BusinessWeek's analysis of the US import price data reveals offshoring to low-cost countries is in fact creating "phantom GDP"--reported gains in GDP that don't correspond to any actual domestic production. The only question is the magnitude of the disconnect. The strong earnings growth of U.S.-based corporations is still real, but it may be that fewer of the gains are coming from improvements in domestic productivity. In fact, holding down costs by moving key tasks overseas could be having a greater impact on corporate earnings than anyone guessed-or measured.
By BusinessWeek's admittedly rough estimate, offshoring may have created about $66 billion in phantom GDP gains in the last three –four years. That would lower real GDP today by about half of 1%, which is substantial but not huge. But put another way, $66 billion would wipe out as much as 40% of the gains in manufacturing output over the same period
Dark matter and phantom GDP are related to each other. U.S. corporations help bring their foreign suppliers up to speed ("dark matter"), who then can ship low-cost goods back to the U.S. ("phantom GDP") This supply-chain loop is one of the realities of today's world but it's completely missed in the government data. Depending on your attitude toward offshoring, the existence of phantom GDP is either testimony to the power of globalization or confirmation of long-held fears.
My View :I hope that Michael Mandel has got his facts right and has used acceptable means in computing the data. The fact of the matter is that more than 50% of the profits on the S&P now come from overseas, this has gone up from 1/3 in 2002. Clearly international production outside of the US is the part that is growing.

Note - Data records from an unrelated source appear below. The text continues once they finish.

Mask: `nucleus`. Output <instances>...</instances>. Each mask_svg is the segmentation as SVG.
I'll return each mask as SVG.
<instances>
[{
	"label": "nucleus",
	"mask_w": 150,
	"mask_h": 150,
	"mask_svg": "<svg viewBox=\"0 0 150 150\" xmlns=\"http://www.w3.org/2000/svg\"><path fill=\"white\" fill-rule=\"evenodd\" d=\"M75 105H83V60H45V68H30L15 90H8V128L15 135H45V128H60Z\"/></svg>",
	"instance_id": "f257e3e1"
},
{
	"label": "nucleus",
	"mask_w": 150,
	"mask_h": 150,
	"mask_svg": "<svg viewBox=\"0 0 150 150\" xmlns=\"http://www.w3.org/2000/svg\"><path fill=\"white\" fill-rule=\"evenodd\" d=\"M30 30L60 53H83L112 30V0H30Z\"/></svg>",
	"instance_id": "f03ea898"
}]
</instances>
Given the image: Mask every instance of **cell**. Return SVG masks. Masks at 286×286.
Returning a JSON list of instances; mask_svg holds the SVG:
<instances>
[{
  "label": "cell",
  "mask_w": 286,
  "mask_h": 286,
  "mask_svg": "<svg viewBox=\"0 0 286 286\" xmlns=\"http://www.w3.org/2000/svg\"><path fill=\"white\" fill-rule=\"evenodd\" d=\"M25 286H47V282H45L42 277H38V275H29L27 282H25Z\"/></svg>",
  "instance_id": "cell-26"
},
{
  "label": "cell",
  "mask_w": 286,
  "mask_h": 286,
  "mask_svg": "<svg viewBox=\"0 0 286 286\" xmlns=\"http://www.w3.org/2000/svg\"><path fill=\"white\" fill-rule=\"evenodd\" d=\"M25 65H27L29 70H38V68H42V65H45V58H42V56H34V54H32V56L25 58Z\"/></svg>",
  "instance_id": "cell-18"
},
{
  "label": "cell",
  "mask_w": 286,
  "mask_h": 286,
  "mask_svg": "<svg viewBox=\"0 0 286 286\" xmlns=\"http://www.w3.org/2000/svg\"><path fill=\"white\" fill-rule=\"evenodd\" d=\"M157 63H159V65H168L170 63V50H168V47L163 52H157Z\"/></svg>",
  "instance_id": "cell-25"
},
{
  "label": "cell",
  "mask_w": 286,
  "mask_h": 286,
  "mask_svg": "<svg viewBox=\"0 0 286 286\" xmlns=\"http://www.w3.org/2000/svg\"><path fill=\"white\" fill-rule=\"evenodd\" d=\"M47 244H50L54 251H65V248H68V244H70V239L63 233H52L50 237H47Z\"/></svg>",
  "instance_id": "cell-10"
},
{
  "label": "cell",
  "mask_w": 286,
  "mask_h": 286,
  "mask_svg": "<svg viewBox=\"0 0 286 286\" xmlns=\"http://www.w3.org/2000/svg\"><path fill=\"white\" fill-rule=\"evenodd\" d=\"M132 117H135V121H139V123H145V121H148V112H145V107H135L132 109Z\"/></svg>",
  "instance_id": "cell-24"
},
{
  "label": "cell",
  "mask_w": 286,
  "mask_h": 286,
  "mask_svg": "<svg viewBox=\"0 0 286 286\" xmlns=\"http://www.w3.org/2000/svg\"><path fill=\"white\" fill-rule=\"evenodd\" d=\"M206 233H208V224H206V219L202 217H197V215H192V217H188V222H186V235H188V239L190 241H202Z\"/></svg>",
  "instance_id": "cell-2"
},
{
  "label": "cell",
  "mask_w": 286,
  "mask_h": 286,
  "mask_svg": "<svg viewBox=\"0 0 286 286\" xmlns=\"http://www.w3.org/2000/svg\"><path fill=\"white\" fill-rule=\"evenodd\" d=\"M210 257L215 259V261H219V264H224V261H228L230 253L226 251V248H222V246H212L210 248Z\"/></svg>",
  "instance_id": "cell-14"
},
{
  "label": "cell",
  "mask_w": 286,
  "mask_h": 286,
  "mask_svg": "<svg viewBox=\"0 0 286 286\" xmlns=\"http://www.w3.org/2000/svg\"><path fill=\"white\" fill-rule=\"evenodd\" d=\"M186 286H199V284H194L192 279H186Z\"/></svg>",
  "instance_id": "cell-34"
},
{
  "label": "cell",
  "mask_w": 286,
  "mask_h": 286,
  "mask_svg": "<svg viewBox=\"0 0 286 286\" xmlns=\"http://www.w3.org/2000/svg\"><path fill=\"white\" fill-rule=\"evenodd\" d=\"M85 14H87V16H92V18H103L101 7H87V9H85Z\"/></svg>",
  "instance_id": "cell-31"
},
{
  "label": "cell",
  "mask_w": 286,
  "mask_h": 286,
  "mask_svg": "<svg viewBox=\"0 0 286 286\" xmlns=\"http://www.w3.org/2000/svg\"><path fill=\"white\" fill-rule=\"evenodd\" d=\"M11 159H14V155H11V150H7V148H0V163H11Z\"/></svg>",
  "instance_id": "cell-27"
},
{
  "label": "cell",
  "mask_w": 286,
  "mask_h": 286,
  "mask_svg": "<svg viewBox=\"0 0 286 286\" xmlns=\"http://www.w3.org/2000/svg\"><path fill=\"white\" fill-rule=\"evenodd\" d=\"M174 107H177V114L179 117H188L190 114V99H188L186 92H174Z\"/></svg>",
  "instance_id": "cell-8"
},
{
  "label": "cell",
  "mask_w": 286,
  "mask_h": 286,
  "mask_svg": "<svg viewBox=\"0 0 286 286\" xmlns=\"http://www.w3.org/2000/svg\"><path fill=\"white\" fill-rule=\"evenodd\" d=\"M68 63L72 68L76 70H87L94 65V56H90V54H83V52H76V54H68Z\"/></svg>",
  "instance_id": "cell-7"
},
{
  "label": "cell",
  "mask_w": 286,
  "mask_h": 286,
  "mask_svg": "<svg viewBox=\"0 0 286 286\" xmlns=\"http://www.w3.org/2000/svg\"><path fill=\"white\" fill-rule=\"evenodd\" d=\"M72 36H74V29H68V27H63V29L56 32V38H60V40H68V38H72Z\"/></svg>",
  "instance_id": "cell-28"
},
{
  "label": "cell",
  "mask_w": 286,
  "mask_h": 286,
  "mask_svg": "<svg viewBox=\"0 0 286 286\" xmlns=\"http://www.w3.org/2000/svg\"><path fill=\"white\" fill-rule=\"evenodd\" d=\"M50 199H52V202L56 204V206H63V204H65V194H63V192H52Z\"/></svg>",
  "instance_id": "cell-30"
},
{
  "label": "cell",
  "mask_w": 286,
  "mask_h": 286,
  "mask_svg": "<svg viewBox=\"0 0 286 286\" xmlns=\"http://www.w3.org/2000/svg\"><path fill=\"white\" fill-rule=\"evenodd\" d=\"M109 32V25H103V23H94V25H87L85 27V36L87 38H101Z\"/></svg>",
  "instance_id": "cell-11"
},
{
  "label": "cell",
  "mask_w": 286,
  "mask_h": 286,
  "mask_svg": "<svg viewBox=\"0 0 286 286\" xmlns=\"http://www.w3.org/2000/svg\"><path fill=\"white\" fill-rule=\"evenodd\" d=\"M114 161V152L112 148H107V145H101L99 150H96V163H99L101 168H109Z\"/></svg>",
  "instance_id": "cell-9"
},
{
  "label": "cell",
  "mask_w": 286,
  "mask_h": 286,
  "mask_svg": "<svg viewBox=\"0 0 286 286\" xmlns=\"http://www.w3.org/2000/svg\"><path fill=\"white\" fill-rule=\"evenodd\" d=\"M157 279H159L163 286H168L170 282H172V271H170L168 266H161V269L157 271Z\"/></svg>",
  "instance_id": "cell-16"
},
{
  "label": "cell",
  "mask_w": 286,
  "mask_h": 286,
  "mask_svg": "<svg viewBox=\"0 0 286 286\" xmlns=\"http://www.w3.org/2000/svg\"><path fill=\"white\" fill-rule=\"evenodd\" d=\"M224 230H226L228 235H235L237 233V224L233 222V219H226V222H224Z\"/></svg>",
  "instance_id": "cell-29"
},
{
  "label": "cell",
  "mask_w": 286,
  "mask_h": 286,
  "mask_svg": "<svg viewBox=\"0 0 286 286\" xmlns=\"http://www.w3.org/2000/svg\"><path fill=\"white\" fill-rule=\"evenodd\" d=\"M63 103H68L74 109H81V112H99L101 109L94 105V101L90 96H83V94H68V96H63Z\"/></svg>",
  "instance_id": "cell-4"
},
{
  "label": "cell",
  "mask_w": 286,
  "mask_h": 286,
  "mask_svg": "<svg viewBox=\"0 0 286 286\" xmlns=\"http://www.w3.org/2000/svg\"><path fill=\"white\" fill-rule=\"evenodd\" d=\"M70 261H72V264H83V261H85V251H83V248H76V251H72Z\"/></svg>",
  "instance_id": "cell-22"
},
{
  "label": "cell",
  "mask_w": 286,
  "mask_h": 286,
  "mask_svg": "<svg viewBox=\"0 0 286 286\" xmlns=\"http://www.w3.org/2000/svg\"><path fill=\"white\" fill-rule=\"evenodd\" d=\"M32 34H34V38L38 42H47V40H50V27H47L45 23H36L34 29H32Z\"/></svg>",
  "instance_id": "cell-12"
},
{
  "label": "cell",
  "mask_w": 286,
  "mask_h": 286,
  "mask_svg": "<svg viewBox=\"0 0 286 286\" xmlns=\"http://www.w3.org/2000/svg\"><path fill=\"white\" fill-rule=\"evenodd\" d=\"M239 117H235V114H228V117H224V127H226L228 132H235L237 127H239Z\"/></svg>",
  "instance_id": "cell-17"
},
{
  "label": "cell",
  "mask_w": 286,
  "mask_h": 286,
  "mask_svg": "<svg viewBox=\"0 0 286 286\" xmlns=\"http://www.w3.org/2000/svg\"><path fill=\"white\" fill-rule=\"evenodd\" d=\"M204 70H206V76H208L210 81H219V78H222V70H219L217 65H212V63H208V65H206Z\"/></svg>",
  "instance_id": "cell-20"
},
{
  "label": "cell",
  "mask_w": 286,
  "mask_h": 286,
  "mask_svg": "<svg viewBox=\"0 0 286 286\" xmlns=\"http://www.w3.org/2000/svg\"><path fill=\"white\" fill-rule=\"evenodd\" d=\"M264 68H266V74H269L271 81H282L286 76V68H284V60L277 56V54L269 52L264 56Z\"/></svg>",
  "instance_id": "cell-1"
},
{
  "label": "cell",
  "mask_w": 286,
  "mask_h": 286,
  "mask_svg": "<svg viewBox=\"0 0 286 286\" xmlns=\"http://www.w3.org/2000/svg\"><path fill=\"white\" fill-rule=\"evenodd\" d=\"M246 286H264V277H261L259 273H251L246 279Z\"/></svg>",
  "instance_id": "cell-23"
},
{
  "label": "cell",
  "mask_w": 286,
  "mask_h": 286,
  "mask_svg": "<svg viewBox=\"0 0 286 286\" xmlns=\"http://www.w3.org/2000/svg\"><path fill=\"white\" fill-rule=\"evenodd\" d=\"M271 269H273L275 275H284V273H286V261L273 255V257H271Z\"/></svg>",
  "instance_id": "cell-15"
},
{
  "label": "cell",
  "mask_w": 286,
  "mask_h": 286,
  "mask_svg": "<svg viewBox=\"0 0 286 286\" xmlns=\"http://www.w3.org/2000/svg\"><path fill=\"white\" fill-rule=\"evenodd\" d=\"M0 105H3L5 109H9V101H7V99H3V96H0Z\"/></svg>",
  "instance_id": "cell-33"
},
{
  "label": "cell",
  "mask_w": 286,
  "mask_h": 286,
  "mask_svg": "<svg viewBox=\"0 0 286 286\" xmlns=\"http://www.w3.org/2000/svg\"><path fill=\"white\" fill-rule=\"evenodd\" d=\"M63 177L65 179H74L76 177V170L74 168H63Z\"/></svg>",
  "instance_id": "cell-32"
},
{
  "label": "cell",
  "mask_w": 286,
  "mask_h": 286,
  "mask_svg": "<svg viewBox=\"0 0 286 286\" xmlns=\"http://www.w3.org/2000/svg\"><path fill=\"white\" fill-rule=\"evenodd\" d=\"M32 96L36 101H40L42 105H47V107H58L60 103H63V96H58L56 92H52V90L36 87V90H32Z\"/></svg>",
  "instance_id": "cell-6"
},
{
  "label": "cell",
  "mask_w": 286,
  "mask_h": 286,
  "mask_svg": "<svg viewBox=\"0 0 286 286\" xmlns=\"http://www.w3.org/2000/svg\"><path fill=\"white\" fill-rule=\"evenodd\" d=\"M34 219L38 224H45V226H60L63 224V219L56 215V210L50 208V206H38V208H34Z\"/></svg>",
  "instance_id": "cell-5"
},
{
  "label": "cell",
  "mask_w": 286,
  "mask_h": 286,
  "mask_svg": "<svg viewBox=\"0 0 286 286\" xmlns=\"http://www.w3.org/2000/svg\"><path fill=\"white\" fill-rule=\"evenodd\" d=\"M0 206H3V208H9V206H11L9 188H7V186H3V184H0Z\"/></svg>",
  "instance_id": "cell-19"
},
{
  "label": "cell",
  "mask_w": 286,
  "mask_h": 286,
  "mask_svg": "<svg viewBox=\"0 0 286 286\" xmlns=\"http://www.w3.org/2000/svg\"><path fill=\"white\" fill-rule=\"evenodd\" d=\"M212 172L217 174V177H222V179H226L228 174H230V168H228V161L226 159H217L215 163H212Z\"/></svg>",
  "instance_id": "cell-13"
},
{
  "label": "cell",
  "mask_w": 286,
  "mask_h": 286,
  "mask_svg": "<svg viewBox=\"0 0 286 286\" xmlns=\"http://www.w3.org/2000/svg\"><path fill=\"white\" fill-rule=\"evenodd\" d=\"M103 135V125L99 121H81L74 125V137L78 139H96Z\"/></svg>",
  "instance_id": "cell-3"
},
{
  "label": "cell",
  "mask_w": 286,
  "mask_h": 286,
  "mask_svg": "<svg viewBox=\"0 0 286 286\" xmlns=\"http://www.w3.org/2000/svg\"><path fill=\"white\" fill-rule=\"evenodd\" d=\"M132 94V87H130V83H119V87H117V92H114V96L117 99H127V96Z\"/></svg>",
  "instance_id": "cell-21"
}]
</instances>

The reality is that the high profits as a result of low cost overseas capacity utilization has come in handy to cover up inefficiencies in planning, management, execution, personnel development. As this appears to be a relatively easy option( it’s deceptive to think that offshoring is easy), I think all these areas have deteriorated, because low cost labor is where the profit margin is, and the companies are chasing that over a cliff, sacrificing ignoring their latent strengths. That’s the key thing that the US enterprises need to focus on to create better quality growth for its stakeholders. A recently released Hackett study shows that the Fortune 500 could generate over $91 billion annually, or about $182 million on average per company, by strategically combining "Lift & Shift" efforts, which move back office processes overseas without first improving them, with "Transform & Shift" initiatives, where processes are optimized and then taken offshore. This way, the companies can potentially increase these savings by over 50 percent by selectively integrating transformation and process improvement efforts into their globalization initiatives Clearly, the U.S. economy no longer stops at the water's edge. Global corporations often provide their foreign suppliers and overseas subsidiaries with business knowledge, management practices, training, and all sorts of other intangible exports not picked up in the government data. In return, they get back cheap products. Generally speaking, part of the productivity enhancing effects from material offshore outsourcing is driven by firm-specific strategic elements such as increasing the focus on core competences.Its clearly time to think of the US ecocnomy as a global enterprise.This clearly takes precedence over every other point on this topic and any attendant issue need to be examined from this perspective.